§ TEXT EXCERPT:
━━━━━━━━━━
If you made 2 games, unfortunately, the website doesn’t support multiple submissions per user. To submit your 2nd game, you will have to make a 2nd account. Only do this if you made 2 games. Alternatively, if one game is better than the other, then consider just entering the better game.

CAN I KEEP WORKING UNTIL THE DEADLINE?: Yes! Immediately after the 48 or 72 hours, we do something called Submission Hour. As the name suggests, it’s an extra hour for you to package, upload, and submit your games. If there were catastrophic issues trying submitting your game, or you misunderstood how submissions work, that’s okay. It happens. We’re flexible. If you need advice, check with the folks on IRC. If you need an admin, get in touch.

CAN I KEEP WORKING ON MY GAME?: Oh definitely! You should! But for the sake of judging, keep the Compo or Jam version around. You can include a link to the Post-Compo/Post-Jam version of your game on your games page, but sure your main links are the original version.
━━━━━━━━━━
§ SET TASKS:
1. Check these three statements against the game jam FAQ. For each, answer yes or no and quote the words that decide it.
(a) The website lets a single user submit more than one game.
(b) Submission Hour gives entrants an extra hour to package, upload, and submit their games.
(c) Entrants who keep working on their game should still keep the Compo or Jam version.
2. Translate this sentence from the game jam FAQ into Spanish: "As the name suggests, it’s an extra hour for you to package, upload, and submit your games."
3. Write the next part of the game jam FAQ, picking up after its last sentence.

§ DATASET SECTION:
━━━━━━━━━━
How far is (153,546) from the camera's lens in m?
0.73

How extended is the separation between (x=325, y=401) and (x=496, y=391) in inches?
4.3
━━━━━━━━━━
§ REPLIES:
1.
(a) No: "the website doesn’t support multiple submissions per user."
(b) Yes: "it’s an extra hour for you to package, upload, and submit your games."
(c) Yes: "for the sake of judging, keep the Compo or Jam version around."

2. Como su nombre indica, es una hora extra para que empaquetes, subas y envíes tus juegos.

3.
PORTS: Ports to other platforms can be done after the deadline. That said, the sooner you finish your port, the sooner people can play your game, improving your chances of placing in the final results. For best results, provide a Web version of your game, or a Windows version with no dependencies. Also be sure to rate at least 20 games to improve your visibility (Coolness).

MY GAME CRASHES, IS UNBEATABLE, OR I MADE A TYPO: We allow you to fix crashes, win condition, or tiny bugs after the deadline. In a sense, this is like “porting” to support more players. We leave this open to interpretation, but generally speaking your game should be identical to the game you submitted. No new features, just fixing mistakes you should have caught had you been better rested.

MY GAME DOESN’T SHOW UP: If you can’t find your game, it’s usually because the URL to your downloads are missing ‘http://‘. Fix your URLs (http://mysite.com/mygame.zip) and you will show up. Alternatively, if you just posted it, wait a minute. The cache may not have refreshed yet.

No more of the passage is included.